Directions for this task - The expected output is every line of the data exactly as shown, minus the images.

Transcribed page contents -

================================

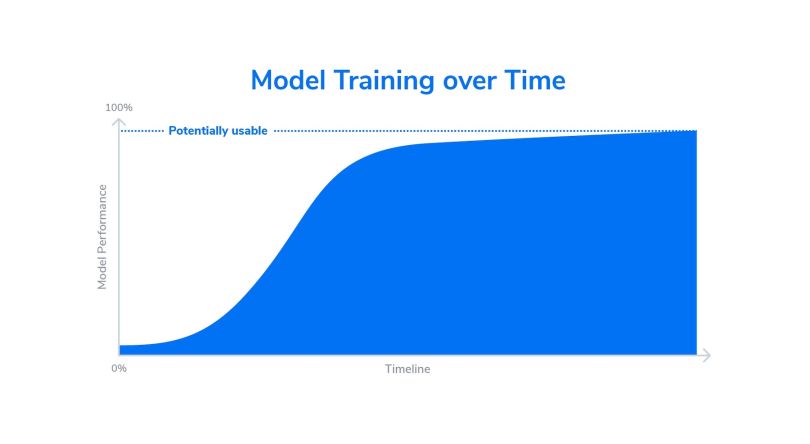 Model Training over Time

100%

Potentially usable

Model Performance

0%

Timeline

================================

Completed task -
 Model Training over Time

100%

Potentially usable

Model Performance

0%

Timeline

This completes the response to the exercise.